I never was brave one step beyond being able to do what must be done and bear what must be borne; and now it was not courage that inspired me, but a righteous wrath.
I did my best, got a good many hard blows, and planted not one in return, for I had never fought in my life. I do believe Home spared me, conscious of wrong. Meantime some of them had lifted Charley and carried him into the house.
Before I was thoroughly mauled, which must have been the final result, for I would not give in, the master appeared, and in a voice such as I had never heard from him before, ordered us all into the school-room.
‘Fighting like bullies!’ he said. ‘I thought my pupils were gentlemen at least!’

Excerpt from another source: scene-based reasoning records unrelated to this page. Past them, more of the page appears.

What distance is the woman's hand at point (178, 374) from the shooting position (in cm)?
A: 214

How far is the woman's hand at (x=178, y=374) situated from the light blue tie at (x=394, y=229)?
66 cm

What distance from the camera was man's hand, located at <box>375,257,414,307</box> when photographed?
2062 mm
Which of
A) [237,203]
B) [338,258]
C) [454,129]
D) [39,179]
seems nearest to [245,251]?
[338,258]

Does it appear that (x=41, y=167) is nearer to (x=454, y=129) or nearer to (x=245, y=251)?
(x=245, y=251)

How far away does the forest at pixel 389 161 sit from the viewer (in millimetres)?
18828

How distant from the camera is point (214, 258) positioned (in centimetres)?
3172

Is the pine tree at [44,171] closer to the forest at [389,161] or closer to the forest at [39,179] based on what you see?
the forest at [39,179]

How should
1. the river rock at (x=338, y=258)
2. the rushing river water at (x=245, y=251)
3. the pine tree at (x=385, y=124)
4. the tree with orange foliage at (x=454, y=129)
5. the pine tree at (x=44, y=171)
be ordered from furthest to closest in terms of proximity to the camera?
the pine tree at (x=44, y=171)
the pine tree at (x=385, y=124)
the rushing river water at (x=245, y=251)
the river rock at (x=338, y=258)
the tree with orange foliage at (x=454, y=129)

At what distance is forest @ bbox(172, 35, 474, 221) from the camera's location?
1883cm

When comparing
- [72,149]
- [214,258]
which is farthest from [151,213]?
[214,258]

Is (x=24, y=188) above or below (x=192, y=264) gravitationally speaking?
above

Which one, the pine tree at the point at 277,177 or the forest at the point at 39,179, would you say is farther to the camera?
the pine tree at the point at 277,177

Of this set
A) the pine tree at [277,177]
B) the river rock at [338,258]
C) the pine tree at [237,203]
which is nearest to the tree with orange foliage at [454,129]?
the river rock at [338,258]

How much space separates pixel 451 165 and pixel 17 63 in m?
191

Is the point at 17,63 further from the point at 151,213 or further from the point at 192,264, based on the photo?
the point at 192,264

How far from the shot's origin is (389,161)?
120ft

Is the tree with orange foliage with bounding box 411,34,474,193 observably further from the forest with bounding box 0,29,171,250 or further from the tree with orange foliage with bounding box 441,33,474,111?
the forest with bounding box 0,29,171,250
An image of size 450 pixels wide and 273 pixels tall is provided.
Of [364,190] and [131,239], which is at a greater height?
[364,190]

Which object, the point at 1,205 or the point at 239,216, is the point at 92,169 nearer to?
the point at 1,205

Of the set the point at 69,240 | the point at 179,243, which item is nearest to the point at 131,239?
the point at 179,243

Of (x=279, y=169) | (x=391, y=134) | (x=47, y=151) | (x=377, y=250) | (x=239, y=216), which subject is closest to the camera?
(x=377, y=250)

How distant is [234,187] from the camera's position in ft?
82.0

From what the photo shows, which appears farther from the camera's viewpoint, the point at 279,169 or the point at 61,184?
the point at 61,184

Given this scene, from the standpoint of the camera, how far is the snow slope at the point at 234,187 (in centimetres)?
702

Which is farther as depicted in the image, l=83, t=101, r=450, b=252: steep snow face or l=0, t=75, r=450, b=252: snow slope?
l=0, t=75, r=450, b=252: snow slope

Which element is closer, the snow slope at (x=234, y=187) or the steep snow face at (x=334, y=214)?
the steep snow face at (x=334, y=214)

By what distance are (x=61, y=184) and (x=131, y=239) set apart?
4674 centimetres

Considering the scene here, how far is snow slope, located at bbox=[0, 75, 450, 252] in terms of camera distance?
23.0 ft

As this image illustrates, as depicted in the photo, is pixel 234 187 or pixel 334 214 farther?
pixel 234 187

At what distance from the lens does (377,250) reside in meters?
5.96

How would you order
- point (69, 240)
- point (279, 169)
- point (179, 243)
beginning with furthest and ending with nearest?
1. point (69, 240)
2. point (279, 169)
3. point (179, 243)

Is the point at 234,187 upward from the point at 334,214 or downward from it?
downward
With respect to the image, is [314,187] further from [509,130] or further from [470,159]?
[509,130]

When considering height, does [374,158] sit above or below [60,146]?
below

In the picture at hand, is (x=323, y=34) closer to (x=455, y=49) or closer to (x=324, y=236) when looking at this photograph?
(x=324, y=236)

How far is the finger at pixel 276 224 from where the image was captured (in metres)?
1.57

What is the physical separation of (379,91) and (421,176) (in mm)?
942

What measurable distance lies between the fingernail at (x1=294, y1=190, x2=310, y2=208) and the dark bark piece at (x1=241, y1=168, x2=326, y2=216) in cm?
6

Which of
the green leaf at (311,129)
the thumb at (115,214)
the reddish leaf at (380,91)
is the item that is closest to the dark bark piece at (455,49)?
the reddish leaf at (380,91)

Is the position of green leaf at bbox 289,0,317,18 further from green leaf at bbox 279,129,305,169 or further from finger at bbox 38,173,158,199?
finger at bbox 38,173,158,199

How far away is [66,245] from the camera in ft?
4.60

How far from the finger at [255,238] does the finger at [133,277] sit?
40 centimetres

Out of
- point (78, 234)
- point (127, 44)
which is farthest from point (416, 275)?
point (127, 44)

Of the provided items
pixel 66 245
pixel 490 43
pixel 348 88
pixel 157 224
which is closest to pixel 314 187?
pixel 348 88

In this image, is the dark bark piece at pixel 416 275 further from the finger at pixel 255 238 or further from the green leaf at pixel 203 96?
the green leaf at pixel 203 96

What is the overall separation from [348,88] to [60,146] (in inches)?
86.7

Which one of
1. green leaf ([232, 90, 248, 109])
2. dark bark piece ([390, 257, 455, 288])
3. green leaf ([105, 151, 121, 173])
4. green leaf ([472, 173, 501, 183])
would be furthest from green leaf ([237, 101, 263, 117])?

Perhaps dimly aware that he had himself given some occasion to this outbreak, and imagining in his heart a show of justice, he seized Home by the collar, and gave him a terrible cut with the riding-whip which he had caught up in his anger. Home cried out, and the same moment Charley appeared, pale as death.
‘Oh, sir!’ he said, laying his hand on the master’s arm appealingly, ‘I was to blame too.’
‘I don’t doubt it,’ returned Mr Forest. ‘I shall settle with you presently. Get away!’
‘Now, sir,’ he continued, turning to me—and held the whip suspended, as if waiting a word from me to goad him on. He looked something else than a gentleman himself just then. It was a sudden outbreak of the beast in him. ‘Will you tell me why you punish me, sir, if you please? What have I done?’ I said.
His answer was such a stinging blow that for a moment I was bewildered, and everything reeled about me. But I did not cry out—I know that, for I asked two of the fellows after.
‘You prate about justice!’ he said. ‘I will let you know what justice means—to you at least.’